At a young age, he was eager to live as a transient, moving from one relative’s place to another in order to experience culture and the arts (watching moro-moro was his first experience of local theater)—and actually become part of it.
He sang Broadway songs and danced in school events, joined singing contests, and eventually formed his own band of young cultural performers.
Throughout these extracurricular interests, Arcilla maintained an excellent academics record. He is what you might call a perennial scholar, qualifying for academic and acting scholarships such as at St. Joseph’s College where he took up Mass Communication with a major in Screenplay Writing; the ABS-CBN writing caravan, and actors’ training programs under Dulaang UP and the Cultural Center of the Philippines.
Having a creative yet critical mind led Arcilla toward community service. Close to graduating from college, Arcilla got hooked on Manila’s parliament of the streets, in which he became one of the voices that organized communities toward pushing for better government.
The experience served him well when he joined the community-based efforts of the Philippine Educational Theater Association, years before he went mainstream. It continues to serve him well now that he has his own organization, The Capable Foundation, which combines his love of the performance arts with his interest in social service.

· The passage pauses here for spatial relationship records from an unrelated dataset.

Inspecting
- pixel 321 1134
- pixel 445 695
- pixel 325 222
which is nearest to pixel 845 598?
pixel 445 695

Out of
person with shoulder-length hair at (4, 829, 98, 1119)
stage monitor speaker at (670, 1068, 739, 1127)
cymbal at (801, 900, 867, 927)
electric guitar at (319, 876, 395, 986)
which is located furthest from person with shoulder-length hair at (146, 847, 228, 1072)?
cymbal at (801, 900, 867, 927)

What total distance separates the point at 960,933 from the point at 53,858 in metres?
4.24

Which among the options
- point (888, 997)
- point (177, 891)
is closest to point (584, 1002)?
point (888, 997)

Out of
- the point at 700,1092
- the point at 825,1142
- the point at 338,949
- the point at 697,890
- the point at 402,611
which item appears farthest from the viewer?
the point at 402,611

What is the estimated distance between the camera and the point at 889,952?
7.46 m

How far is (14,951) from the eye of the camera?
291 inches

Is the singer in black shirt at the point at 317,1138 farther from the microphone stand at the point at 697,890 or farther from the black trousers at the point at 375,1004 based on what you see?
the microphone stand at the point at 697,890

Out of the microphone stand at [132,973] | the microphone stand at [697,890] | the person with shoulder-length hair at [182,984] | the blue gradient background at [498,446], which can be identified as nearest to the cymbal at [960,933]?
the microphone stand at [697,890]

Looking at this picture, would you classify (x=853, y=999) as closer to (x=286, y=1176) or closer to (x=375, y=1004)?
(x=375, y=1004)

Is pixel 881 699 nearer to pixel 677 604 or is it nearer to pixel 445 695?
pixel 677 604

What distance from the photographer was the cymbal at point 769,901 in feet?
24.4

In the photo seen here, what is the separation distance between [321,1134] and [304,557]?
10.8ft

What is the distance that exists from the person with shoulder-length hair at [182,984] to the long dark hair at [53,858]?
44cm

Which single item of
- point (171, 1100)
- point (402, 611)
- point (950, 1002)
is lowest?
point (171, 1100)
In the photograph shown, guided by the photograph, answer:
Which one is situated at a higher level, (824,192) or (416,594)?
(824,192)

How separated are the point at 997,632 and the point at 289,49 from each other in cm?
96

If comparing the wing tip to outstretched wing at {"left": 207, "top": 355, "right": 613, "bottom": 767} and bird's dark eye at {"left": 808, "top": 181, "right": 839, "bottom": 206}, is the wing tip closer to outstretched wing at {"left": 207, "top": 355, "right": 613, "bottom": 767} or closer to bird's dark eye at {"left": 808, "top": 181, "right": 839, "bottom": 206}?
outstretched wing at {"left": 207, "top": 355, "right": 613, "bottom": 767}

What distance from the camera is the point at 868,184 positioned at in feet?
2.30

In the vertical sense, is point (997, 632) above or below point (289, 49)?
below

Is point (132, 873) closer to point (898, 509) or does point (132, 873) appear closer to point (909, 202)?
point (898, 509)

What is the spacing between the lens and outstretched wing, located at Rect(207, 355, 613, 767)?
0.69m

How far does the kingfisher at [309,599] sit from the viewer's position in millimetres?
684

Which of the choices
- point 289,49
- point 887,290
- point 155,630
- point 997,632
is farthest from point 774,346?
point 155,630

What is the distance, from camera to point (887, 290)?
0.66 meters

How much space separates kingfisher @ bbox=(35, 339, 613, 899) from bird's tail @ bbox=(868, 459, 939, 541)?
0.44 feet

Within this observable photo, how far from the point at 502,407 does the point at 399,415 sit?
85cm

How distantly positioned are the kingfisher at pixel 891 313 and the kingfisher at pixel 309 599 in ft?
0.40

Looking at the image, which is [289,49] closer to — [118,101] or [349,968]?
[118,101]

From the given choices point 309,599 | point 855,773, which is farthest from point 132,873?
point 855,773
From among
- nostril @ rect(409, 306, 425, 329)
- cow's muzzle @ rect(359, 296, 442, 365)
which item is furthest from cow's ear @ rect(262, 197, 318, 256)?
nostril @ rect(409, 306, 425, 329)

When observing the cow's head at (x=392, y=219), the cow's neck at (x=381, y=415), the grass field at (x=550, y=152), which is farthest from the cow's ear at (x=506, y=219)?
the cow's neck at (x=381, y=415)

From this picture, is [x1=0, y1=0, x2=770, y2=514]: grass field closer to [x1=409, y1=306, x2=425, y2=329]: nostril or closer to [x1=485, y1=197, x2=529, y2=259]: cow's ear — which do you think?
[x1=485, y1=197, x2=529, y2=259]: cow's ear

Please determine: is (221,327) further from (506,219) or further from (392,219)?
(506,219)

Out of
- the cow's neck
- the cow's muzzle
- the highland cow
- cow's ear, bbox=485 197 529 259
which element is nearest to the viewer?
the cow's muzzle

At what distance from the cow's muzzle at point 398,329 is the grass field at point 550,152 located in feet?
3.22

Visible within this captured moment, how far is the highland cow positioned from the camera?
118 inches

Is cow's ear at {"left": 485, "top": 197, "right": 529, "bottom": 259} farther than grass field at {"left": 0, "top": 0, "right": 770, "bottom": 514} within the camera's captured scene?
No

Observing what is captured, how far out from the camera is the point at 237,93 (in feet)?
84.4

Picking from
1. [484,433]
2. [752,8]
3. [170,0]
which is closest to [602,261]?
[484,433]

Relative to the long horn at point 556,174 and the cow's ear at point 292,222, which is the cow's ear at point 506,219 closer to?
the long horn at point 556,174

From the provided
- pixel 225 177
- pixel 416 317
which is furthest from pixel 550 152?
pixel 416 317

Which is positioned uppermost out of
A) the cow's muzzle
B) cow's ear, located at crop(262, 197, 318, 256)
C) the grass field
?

The foundation, Arcilla explained, offers complementary education for holistic development programs, including science and math tutorial as well as cultural education for kids; seminars on environmental issues and fitness events.
All the actor-mentor asks in return is for the beneficiaries to pay it forward.
“If I’m going to give free workshops, the kids should pay me not in monetary form but in social service,” he said. “They will schedule ‘operation linis,’ assist victims of typhoons, or for a river cleanup. They’re encouraged to look for an ecologically unhappy area and do something about it.”
In terms of career, however, what’s next for the country’s most popular actor at present?
“Gusto ko magkaroon ng role ng isang caregiver na lalaki na nagtatrabaho sa ibang bansa, kasi andami kong nakikilalang mga Pilipino [overseas workers] na ang sakit ng kanilang mga karanasan,” said Arcilla. He already has the storyline, written in 2012 while he was in New York for the screening of “Metro Manila” at the Sundance Film Festival—where he also saw the big-name actor he dreams of costarring with in the future project.
Arcilla is mum about who it is, for now, but explained his purpose for being interested in capturing onscreen the plight of his fellowmen: “Before I’m an actor, I am a citizen of this world and of this nation.”
“You cannot just be an actor and be an actor for yourself, for your own sake or self-satisfaction,” he added. “As actors we have a noble role. We’re not just here to be idolized. We have big responsibilities, in all its idealistic sense.”